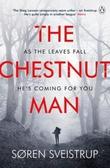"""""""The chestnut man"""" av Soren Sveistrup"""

# # #

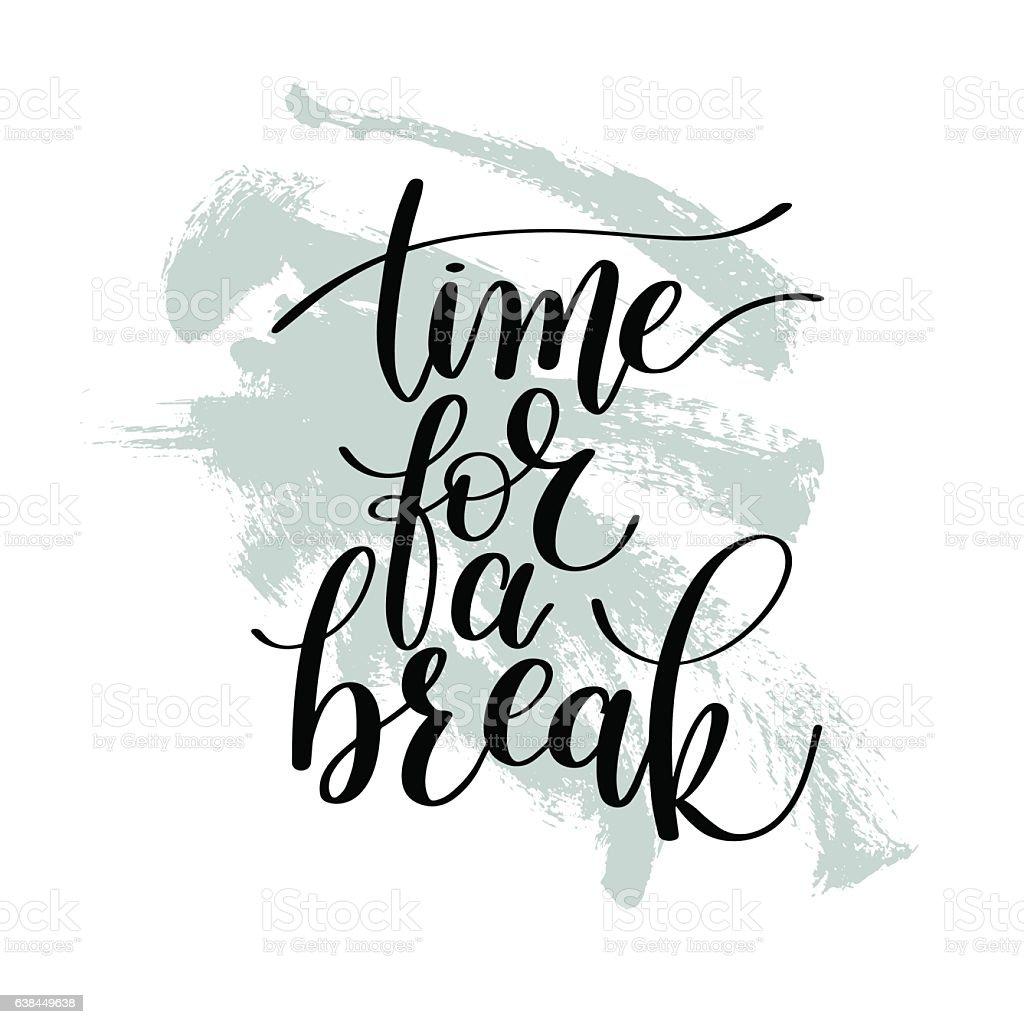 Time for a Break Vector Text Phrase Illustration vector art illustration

# # #

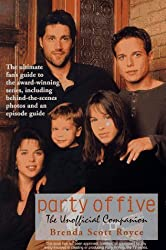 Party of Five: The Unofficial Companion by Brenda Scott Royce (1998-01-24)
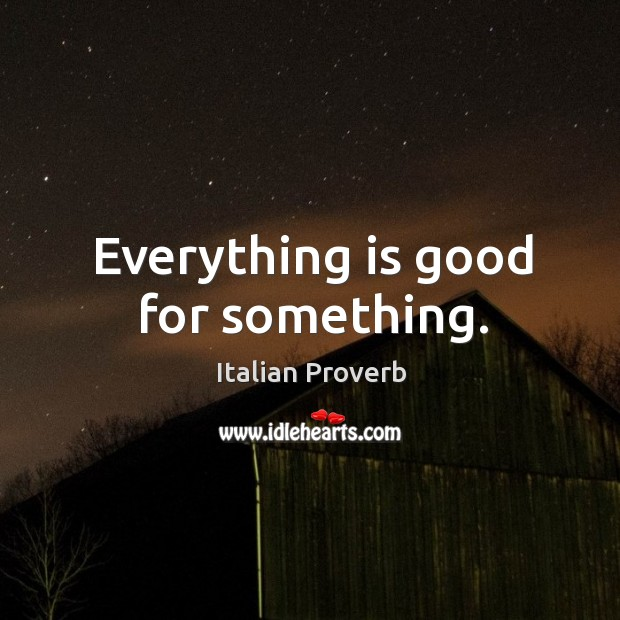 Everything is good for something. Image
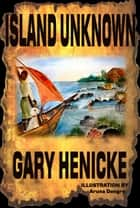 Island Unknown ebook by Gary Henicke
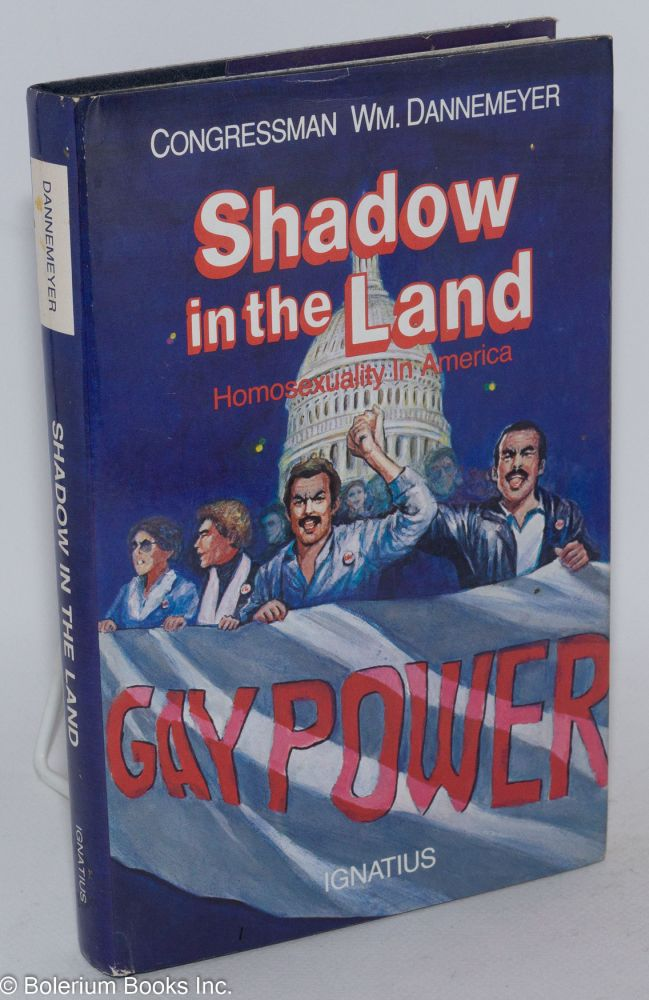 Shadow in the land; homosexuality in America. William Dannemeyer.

# # #

### Activity
Above are some records. Reproduce the lines from the one with "Everything is good for something. Image" down to the one with "Shadow in the", keeping both, and leave every picture out.

### Task answer
 Everything is good for something. Image
 Island Unknown ebook by Gary Henicke
 Shadow in the land; homosexuality in America. William Dannemeyer.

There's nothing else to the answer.